FunctionApproximator class¶

keras_gym.FunctionApproximator A generic function approximator.

class keras_gym.FunctionApproximator(env, optimizer=None, **optimizer_kwargs)[source]¶

A generic function approximator.

This is the central object object that provides an interface between a gym-type environment and function approximators like value functions and updateable policies.

In order to create a valid function approximator, you need to implement the body method. For example, to implement a simple multi-layer perceptron function approximator you would do something like:

import gym
import keras_gym as km
from tensorflow.keras.layers import Flatten, Dense

class MLP(km.FunctionApproximator):
    """ multi-layer perceptron with one hidden layer """
    def body(self, S):
        X = Flatten()(S)
        X = Dense(units=4)(X)
        return X

# environment
env = gym.make(...)

# generic function approximator
mlp = MLP(env, lr=0.001)

# policy and value function
pi, v = km.SoftmaxPolicy(mlp), km.V(mlp)

The default heads are simple (multi) linear regression layers, which can be overridden by your own implementation.

Parameters:

env : environment: A gym-style environment.
optimizer : keras.optimizers.Optimizer, optional: If left unspecified (optimizer=None), the function approximator’s DEFAULT_OPTIMIZER is used. See keras documentation for more details.
**optimizer_kwargs : keyword arguments: Keyword arguments for the optimizer. This is useful when you want to use the default optimizer with a different setting, e.g. changing the learning rate.

DEFAULT_OPTIMIZER¶: alias of tensorflow.python.keras.optimizer_v2.adam.Adam

body(self, S)[source]¶

This is the part of the computation graph that may be shared between e.g. policy (actor) and value function (critic). It is typically the part of a neural net that does most of the heavy lifting. One may think of the body() as an elaborate automatic feature extractor.

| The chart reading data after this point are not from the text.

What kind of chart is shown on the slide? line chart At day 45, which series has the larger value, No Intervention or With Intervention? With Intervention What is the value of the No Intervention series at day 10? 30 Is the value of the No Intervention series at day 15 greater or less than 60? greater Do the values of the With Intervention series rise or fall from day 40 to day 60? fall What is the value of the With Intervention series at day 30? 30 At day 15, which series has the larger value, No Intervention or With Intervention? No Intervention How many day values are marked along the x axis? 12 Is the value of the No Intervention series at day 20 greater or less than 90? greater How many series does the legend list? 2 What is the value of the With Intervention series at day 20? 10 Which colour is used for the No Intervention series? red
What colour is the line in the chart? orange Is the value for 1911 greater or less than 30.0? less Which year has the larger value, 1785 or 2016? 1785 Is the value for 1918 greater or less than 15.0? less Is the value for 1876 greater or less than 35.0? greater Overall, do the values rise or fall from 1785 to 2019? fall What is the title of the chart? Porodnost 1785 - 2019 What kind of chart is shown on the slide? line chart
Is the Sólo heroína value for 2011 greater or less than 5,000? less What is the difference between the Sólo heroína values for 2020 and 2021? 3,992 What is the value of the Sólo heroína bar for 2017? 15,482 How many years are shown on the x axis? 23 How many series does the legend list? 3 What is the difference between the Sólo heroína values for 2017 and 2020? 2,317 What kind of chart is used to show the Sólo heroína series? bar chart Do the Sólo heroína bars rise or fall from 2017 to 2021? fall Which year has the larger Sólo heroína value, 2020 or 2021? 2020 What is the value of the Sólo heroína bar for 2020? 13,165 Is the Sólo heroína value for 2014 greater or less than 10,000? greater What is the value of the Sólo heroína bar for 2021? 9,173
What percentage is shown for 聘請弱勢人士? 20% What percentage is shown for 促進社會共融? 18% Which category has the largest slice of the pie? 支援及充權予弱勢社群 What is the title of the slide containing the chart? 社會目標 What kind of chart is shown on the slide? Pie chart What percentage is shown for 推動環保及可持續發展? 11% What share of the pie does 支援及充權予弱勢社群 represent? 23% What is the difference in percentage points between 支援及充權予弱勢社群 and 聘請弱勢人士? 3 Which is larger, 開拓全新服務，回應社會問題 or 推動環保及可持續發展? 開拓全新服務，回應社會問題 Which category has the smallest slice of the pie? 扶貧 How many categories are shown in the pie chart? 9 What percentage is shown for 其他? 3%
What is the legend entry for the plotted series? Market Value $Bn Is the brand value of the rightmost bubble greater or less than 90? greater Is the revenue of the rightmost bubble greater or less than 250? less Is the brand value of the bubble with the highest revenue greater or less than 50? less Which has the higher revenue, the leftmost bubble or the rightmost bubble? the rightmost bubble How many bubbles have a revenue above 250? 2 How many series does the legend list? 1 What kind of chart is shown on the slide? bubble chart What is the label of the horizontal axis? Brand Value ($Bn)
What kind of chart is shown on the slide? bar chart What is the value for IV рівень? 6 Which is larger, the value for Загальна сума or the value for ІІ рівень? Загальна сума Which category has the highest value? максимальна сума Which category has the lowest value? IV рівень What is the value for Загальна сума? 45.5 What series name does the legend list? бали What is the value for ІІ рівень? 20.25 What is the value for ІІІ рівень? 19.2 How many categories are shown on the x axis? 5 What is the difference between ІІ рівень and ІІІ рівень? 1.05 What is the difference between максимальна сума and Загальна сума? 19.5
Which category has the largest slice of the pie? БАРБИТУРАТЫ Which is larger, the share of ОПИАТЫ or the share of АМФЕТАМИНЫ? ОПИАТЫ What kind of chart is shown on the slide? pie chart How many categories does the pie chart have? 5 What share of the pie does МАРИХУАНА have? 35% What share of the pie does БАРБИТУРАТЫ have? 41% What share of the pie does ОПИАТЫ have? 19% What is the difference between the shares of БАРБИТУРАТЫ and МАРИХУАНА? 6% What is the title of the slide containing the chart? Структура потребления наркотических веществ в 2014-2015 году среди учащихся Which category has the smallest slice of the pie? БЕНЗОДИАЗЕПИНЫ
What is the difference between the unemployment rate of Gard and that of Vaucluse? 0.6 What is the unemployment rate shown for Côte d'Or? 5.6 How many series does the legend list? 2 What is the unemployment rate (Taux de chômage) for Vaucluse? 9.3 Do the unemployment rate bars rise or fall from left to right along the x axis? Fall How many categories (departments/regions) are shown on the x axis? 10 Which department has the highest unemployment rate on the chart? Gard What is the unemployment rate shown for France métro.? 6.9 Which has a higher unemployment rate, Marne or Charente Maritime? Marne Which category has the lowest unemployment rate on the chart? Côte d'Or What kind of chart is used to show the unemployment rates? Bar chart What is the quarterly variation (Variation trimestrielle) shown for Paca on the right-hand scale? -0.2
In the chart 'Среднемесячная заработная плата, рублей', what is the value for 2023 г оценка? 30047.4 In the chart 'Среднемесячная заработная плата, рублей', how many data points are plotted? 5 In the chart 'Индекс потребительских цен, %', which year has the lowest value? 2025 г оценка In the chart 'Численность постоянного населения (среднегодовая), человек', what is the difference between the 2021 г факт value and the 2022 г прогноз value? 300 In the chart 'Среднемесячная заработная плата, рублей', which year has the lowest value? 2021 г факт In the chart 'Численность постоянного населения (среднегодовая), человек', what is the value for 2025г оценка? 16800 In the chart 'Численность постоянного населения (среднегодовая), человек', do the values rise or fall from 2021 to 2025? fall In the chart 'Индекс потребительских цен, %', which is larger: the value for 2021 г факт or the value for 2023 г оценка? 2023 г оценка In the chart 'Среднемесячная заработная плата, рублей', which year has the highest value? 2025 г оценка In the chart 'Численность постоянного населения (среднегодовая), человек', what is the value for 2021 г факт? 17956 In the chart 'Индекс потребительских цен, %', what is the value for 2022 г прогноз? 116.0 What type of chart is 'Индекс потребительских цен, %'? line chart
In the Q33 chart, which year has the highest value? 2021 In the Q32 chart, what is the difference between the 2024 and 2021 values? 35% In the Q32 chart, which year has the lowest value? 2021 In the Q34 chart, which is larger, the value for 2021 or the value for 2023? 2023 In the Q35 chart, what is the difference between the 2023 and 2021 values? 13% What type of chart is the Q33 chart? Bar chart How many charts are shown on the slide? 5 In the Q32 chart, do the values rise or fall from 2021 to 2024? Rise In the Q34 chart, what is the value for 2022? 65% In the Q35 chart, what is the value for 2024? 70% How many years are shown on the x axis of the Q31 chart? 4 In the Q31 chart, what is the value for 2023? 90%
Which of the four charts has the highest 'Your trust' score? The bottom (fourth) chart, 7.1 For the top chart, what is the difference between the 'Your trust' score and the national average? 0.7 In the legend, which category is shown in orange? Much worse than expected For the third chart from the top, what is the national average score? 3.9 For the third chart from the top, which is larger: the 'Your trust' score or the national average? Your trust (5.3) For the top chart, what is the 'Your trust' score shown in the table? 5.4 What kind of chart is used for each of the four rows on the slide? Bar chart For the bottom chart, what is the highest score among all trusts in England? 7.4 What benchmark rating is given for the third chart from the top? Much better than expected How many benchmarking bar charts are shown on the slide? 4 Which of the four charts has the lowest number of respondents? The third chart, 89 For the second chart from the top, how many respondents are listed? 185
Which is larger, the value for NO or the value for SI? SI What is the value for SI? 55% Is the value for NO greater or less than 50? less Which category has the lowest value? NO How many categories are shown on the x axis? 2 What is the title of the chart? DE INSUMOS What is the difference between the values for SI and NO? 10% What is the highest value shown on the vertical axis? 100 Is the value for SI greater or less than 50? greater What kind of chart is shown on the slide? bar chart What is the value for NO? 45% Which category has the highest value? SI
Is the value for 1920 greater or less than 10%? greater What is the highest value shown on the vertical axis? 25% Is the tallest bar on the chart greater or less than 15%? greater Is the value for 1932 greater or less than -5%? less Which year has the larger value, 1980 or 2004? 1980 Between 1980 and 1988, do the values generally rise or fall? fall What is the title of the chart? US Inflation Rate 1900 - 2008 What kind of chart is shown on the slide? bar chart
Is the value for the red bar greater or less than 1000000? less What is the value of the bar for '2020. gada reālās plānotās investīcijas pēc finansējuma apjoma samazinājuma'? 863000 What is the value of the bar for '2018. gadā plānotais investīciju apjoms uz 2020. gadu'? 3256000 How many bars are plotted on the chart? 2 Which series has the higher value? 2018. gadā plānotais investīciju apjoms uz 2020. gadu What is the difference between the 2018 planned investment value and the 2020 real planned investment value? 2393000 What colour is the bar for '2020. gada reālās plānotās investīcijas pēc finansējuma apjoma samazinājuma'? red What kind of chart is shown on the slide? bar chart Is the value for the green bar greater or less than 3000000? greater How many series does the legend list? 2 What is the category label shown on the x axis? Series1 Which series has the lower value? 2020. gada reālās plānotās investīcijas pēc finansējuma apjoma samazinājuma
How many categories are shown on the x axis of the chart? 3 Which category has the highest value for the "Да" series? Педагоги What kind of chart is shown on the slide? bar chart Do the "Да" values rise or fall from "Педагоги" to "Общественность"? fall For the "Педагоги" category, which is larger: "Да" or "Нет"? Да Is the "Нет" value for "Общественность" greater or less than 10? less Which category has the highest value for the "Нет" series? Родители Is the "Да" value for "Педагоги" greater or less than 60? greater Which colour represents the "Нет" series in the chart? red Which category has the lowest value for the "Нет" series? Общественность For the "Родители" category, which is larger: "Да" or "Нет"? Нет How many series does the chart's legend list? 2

Parameters:	S : nd Tensor: shape: [batch_size, …] The input state observation.
Returns:	X : nd Tensor, shape: [batch_size, …] The intermediate keras tensor.

body_q1(self, S, A)[source]¶

This is similar to body(), except that it takes a state-action pair as input instead of only state observations.

Parameters:	S : nd Tensor: shape: [batch_size, …] The input state observation. A : nd Tensor: shape: [batch_size, …] The input actions.
Returns:	X : nd Tensor, shape: [batch_size, …] The intermediate keras tensor.

head_pi(self, X)[source]¶

This is the policy head. It returns logits, i.e. not probabilities. Use a softmax to turn the output into probabilities.

Parameters:	X : nd Tensor, shape: [batch_size, …] `X` is an intermediate tensor in the full forward-pass of the computation graph; it’s the output of the last layer of the `body()` method.
Returns:	*params : Tensor or tuple of Tensors, shape: [batch_size, …] These constitute the raw policy distribution parameters.

head_q1(self, X)[source]¶

This is the type-I Q-value head. It returns a scalar Q-value \(q(s,a)\in\mathbb{R}\).

Parameters:	X : nd Tensor, shape: [batch_size, …] `X` is an intermediate tensor in the full forward-pass of the computation graph; it’s the output of the last layer of the `body()` method.
Returns:	Q_sa : 2d Tensor, shape: [batch_size, 1] The output type-I Q-values \(q(s,a)\in\mathbb{R}\).

head_q2(self, X)[source]¶

This is the type-II Q-value head. It returns a vector of Q-values \(q(s,.)\in\mathbb{R}^n\).

Parameters:	X : nd Tensor, shape: [batch_size, …] `X` is an intermediate tensor in the full forward-pass of the computation graph; it’s the output of the last layer of the `body()` method.
Returns:	Q_s : 2d Tensor, shape: [batch_size, num_actions] The output type-II Q-values \(q(s,.)\in\mathbb{R}^n\).

head_v(self, X)[source]¶

This is the state value head. It returns a scalar V-value \(v(s)\in\mathbb{R}\).

Parameters:	X : nd Tensor, shape: [batch_size, …] `X` is an intermediate tensor in the full forward-pass of the computation graph; it’s the output of the last layer of the `body()` method.
Returns:	V : 2d Tensor, shape: [batch_size, 1] The output state values \(v(s)\in\mathbb{R}\).